Columbia, Mo. A few trick plays helped the Missouri offense get rolling again.
One game after a disappointing 24-14 loss at Troy, the Tigers showed off the swinging gate, a flea flicker and a tailback pass in a 48-0 victory over Ball State on Saturday.
"I just thought that you guys might want to see it," coach Gary Pinkel joked to the media after the game. "That's why we put them in."
In fact, the trick plays might have been Pinkel's response to criticism that he was guiding the offense in the wrong direction.
The coaching staff has encouraged quarterback Brad Smith to develop as a passer this season, even though he ran for 2,435 yards and 25 touchdowns the past two seasons. He had just 99 rushing yards in Missouri's first two games, compared to 183 in the first two games of 2003.
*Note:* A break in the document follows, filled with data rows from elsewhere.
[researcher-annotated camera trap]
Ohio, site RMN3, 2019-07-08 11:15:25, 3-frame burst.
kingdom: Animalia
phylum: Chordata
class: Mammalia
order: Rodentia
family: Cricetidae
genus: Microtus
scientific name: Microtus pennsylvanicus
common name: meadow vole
Against the Cardinals, Smith had more time and space to operate, allowing him to run for 83 yards and a touchdown on 10 carries.
He continued to rely heavily on his arm, too, going 18-of-32 for 213 yards and two touchdowns. He has thrown for at least 200 yards in all three games for the Tigers (2-1) after reaching that mark just twice in 2003.
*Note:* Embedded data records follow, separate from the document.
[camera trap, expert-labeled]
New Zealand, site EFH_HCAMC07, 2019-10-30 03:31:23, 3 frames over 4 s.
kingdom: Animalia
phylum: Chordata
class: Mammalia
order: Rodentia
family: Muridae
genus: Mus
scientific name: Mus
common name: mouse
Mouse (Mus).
Tailback Damien Nash, who also had three touchdowns against Ball State, said the offensive showing against Ball State should be the norm, not the exception.
"We should expect this week in and week out," Nash said. "We have to expect big plays every day."
Missouri used a dominating second quarter -- including two touchdowns in a 17-second span -- to take a 28-0 halftime lead. Smith noticed an aggressive instinct that wasn't present at Troy, when Missouri opened a 14-0 lead and then let the win slip away when the Trojans scored 24 unanswered points.
"We wanted to just come out and finish them off," Smith said. "We've been in that position before as an offense, like 'What are we gonna do now?' Anytime we can do that for our team, it's a positive."
Pinkel agreed it looked like a different team compared to the Troy game.
"We looked more like a well coached football team, when a week ago we looked like a very poorly coached football team," he said. "I think we're a lot better than what we've shown, but we've got to become a lot better."
Nash said the Tigers had something to prove after losing to the Trojans and dropping out of the national rankings.
"We had to come back and redeem ourselves," he said. "Now we just have to keep going."
With a bye this week, Missouri continues to prepare for its Big 12 Conference opener Oct. 2 against Colorado. Pinkel knows there are no easy games remaining.
"The competition is going to shoot up about 15 notches, we know that," he said. "Our play also has got to shoot up about 15 notches."
As for the trick plays, none was very successful. The swinging-gate play was a pass to wide receiver Thomson Omboga for eight yards, the flea flicker fell incomplete, and Nash found Smith on the tailback pass for a five-yard gain.
Smith said the plays were just a chance for the Tigers to enjoy themselves.
"We look at it like something fun," he said. "It takes a lot of pressure off. It throws the defense off balance, and it's fun for us."